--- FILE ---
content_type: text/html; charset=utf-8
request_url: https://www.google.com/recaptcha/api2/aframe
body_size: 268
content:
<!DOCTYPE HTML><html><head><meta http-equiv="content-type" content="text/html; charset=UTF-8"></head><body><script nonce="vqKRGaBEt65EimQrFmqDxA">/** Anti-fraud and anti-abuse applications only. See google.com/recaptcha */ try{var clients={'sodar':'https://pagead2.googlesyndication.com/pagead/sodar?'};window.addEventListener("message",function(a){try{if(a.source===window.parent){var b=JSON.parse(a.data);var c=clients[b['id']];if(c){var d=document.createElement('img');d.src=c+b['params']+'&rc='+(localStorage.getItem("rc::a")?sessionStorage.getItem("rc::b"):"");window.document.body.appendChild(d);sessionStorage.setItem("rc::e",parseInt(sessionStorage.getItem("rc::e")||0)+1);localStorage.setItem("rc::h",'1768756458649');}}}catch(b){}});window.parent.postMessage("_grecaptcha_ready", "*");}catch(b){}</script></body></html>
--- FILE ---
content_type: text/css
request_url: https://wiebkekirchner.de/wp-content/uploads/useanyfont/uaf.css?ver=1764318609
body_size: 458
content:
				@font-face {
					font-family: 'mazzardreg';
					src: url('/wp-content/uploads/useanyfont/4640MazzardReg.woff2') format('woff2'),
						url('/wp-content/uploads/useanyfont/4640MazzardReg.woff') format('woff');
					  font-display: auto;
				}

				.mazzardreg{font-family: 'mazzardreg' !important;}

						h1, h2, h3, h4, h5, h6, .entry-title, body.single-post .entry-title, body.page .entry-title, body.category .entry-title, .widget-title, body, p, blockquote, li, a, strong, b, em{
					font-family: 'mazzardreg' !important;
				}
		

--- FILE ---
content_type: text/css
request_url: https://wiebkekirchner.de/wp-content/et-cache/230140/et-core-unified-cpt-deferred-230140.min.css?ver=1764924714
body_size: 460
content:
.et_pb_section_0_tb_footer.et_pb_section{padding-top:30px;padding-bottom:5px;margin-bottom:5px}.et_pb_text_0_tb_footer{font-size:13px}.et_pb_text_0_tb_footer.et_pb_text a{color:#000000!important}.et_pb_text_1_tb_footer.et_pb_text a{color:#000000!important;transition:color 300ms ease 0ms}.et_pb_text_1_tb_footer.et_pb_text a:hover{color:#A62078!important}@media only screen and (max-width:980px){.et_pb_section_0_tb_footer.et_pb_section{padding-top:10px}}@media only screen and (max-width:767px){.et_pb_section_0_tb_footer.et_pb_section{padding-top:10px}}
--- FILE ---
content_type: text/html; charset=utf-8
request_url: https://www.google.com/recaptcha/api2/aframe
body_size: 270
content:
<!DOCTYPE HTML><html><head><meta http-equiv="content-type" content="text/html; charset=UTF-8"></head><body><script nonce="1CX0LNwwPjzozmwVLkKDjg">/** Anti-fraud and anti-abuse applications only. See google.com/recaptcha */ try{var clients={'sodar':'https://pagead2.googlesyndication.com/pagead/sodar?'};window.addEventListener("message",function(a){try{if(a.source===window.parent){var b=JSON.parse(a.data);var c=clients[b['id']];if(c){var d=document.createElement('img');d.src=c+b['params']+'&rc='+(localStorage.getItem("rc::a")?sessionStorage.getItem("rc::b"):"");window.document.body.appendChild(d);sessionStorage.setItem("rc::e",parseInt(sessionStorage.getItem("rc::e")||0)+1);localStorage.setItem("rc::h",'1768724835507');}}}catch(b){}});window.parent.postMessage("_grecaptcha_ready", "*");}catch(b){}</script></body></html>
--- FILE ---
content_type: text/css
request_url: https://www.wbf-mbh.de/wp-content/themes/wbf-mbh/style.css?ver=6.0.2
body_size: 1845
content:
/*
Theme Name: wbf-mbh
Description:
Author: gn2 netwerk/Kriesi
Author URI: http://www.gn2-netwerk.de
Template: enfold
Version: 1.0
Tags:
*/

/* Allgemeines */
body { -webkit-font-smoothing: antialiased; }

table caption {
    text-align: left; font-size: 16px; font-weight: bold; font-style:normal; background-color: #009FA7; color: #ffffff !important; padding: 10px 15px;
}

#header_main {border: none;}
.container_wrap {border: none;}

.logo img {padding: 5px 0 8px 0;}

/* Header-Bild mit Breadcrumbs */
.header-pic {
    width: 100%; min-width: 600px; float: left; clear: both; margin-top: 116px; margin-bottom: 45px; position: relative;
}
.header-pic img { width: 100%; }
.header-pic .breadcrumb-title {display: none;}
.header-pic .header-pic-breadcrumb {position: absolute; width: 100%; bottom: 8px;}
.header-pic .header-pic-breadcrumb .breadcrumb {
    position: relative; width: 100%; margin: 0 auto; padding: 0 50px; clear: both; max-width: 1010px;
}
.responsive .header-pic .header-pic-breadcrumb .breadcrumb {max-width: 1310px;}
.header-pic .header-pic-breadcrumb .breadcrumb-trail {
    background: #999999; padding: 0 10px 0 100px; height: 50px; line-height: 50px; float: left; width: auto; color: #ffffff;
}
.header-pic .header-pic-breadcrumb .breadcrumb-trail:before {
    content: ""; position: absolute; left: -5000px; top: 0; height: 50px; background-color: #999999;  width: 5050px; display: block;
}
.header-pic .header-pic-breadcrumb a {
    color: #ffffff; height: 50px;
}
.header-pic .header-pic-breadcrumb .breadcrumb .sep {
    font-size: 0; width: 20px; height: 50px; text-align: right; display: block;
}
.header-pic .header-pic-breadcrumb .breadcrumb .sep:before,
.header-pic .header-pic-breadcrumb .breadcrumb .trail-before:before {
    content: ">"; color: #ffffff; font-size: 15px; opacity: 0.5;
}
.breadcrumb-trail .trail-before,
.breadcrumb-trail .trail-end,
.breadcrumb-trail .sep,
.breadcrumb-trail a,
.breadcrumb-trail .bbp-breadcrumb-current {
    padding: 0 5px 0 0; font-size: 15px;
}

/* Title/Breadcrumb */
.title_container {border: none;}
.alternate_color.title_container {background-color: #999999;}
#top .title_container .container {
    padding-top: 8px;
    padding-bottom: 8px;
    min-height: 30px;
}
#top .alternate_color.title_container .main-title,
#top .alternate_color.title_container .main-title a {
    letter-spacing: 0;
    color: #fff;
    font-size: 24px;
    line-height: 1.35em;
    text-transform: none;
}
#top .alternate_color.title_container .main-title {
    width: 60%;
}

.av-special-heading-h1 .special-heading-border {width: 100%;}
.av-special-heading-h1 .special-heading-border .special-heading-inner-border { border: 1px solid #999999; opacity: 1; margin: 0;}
+++
Please give all the lines above again, exactly as they read.

● **Exercise solution**
--- FILE ---
content_type: text/html; charset=utf-8
request_url: https://www.google.com/recaptcha/api2/aframe
body_size: 268
content:
<!DOCTYPE HTML><html><head><meta http-equiv="content-type" content="text/html; charset=UTF-8"></head><body><script nonce="vqKRGaBEt65EimQrFmqDxA">/** Anti-fraud and anti-abuse applications only. See google.com/recaptcha */ try{var clients={'sodar':'https://pagead2.googlesyndication.com/pagead/sodar?'};window.addEventListener("message",function(a){try{if(a.source===window.parent){var b=JSON.parse(a.data);var c=clients[b['id']];if(c){var d=document.createElement('img');d.src=c+b['params']+'&rc='+(localStorage.getItem("rc::a")?sessionStorage.getItem("rc::b"):"");window.document.body.appendChild(d);sessionStorage.setItem("rc::e",parseInt(sessionStorage.getItem("rc::e")||0)+1);localStorage.setItem("rc::h",'1768756458649');}}}catch(b){}});window.parent.postMessage("_grecaptcha_ready", "*");}catch(b){}</script></body></html>
--- FILE ---
content_type: text/css
request_url: https://wiebkekirchner.de/wp-content/uploads/useanyfont/uaf.css?ver=1764318609
body_size: 458
content:
				@font-face {
					font-family: 'mazzardreg';
					src: url('/wp-content/uploads/useanyfont/4640MazzardReg.woff2') format('woff2'),
						url('/wp-content/uploads/useanyfont/4640MazzardReg.woff') format('woff');
					  font-display: auto;
				}

				.mazzardreg{font-family: 'mazzardreg' !important;}

						h1, h2, h3, h4, h5, h6, .entry-title, body.single-post .entry-title, body.page .entry-title, body.category .entry-title, .widget-title, body, p, blockquote, li, a, strong, b, em{
					font-family: 'mazzardreg' !important;
				}
		

--- FILE ---
content_type: text/css
request_url: https://wiebkekirchner.de/wp-content/et-cache/230140/et-core-unified-cpt-deferred-230140.min.css?ver=1764924714
body_size: 460
content:
.et_pb_section_0_tb_footer.et_pb_section{padding-top:30px;padding-bottom:5px;margin-bottom:5px}.et_pb_text_0_tb_footer{font-size:13px}.et_pb_text_0_tb_footer.et_pb_text a{color:#000000!important}.et_pb_text_1_tb_footer.et_pb_text a{color:#000000!important;transition:color 300ms ease 0ms}.et_pb_text_1_tb_footer.et_pb_text a:hover{color:#A62078!important}@media only screen and (max-width:980px){.et_pb_section_0_tb_footer.et_pb_section{padding-top:10px}}@media only screen and (max-width:767px){.et_pb_section_0_tb_footer.et_pb_section{padding-top:10px}}
--- FILE ---
content_type: text/html; charset=utf-8
request_url: https://www.google.com/recaptcha/api2/aframe
body_size: 270
content:
<!DOCTYPE HTML><html><head><meta http-equiv="content-type" content="text/html; charset=UTF-8"></head><body><script nonce="1CX0LNwwPjzozmwVLkKDjg">/** Anti-fraud and anti-abuse applications only. See google.com/recaptcha */ try{var clients={'sodar':'https://pagead2.googlesyndication.com/pagead/sodar?'};window.addEventListener("message",function(a){try{if(a.source===window.parent){var b=JSON.parse(a.data);var c=clients[b['id']];if(c){var d=document.createElement('img');d.src=c+b['params']+'&rc='+(localStorage.getItem("rc::a")?sessionStorage.getItem("rc::b"):"");window.document.body.appendChild(d);sessionStorage.setItem("rc::e",parseInt(sessionStorage.getItem("rc::e")||0)+1);localStorage.setItem("rc::h",'1768724835507');}}}catch(b){}});window.parent.postMessage("_grecaptcha_ready", "*");}catch(b){}</script></body></html>
--- FILE ---
content_type: text/css
request_url: https://www.wbf-mbh.de/wp-content/themes/wbf-mbh/style.css?ver=6.0.2
body_size: 1845
content:
/*
Theme Name: wbf-mbh
Description:
Author: gn2 netwerk/Kriesi
Author URI: http://www.gn2-netwerk.de
Template: enfold
Version: 1.0
Tags:
*/

/* Allgemeines */
body { -webkit-font-smoothing: antialiased; }

table caption {
    text-align: left; font-size: 16px; font-weight: bold; font-style:normal; background-color: #009FA7; color: #ffffff !important; padding: 10px 15px;
}

#header_main {border: none;}
.container_wrap {border: none;}

.logo img {padding: 5px 0 8px 0;}

/* Header-Bild mit Breadcrumbs */
.header-pic {
    width: 100%; min-width: 600px; float: left; clear: both; margin-top: 116px; margin-bottom: 45px; position: relative;
}
.header-pic img { width: 100%; }
.header-pic .breadcrumb-title {display: none;}
.header-pic .header-pic-breadcrumb {position: absolute; width: 100%; bottom: 8px;}
.header-pic .header-pic-breadcrumb .breadcrumb {
    position: relative; width: 100%; margin: 0 auto; padding: 0 50px; clear: both; max-width: 1010px;
}
.responsive .header-pic .header-pic-breadcrumb .breadcrumb {max-width: 1310px;}
.header-pic .header-pic-breadcrumb .breadcrumb-trail {
    background: #999999; padding: 0 10px 0 100px; height: 50px; line-height: 50px; float: left; width: auto; color: #ffffff;
}
.header-pic .header-pic-breadcrumb .breadcrumb-trail:before {
    content: ""; position: absolute; left: -5000px; top: 0; height: 50px; background-color: #999999;  width: 5050px; display: block;
}
.header-pic .header-pic-breadcrumb a {
    color: #ffffff; height: 50px;
}
.header-pic .header-pic-breadcrumb .breadcrumb .sep {
    font-size: 0; width: 20px; height: 50px; text-align: right; display: block;
}
.header-pic .header-pic-breadcrumb .breadcrumb .sep:before,
.header-pic .header-pic-breadcrumb .breadcrumb .trail-before:before {
    content: ">"; color: #ffffff; font-size: 15px; opacity: 0.5;
}
.breadcrumb-trail .trail-before,
.breadcrumb-trail .trail-end,
.breadcrumb-trail .sep,
.breadcrumb-trail a,
.breadcrumb-trail .bbp-breadcrumb-current {
    padding: 0 5px 0 0; font-size: 15px;
}

/* Title/Breadcrumb */
.title_container {border: none;}
.alternate_color.title_container {background-color: #999999;}
#top .title_container .container {
    padding-top: 8px;
    padding-bottom: 8px;
    min-height: 30px;
}
#top .alternate_color.title_container .main-title,
#top .alternate_color.title_container .main-title a {
    letter-spacing: 0;
    color: #fff;
    font-size: 24px;
    line-height: 1.35em;
    text-transform: none;
}
#top .alternate_color.title_container .main-title {
    width: 60%;
}

.av-special-heading-h1 .special-heading-border {width: 100%;}
.av-special-heading-h1 .special-heading-border .special-heading-inner-border { border: 1px solid #999999; opacity: 1; margin: 0;}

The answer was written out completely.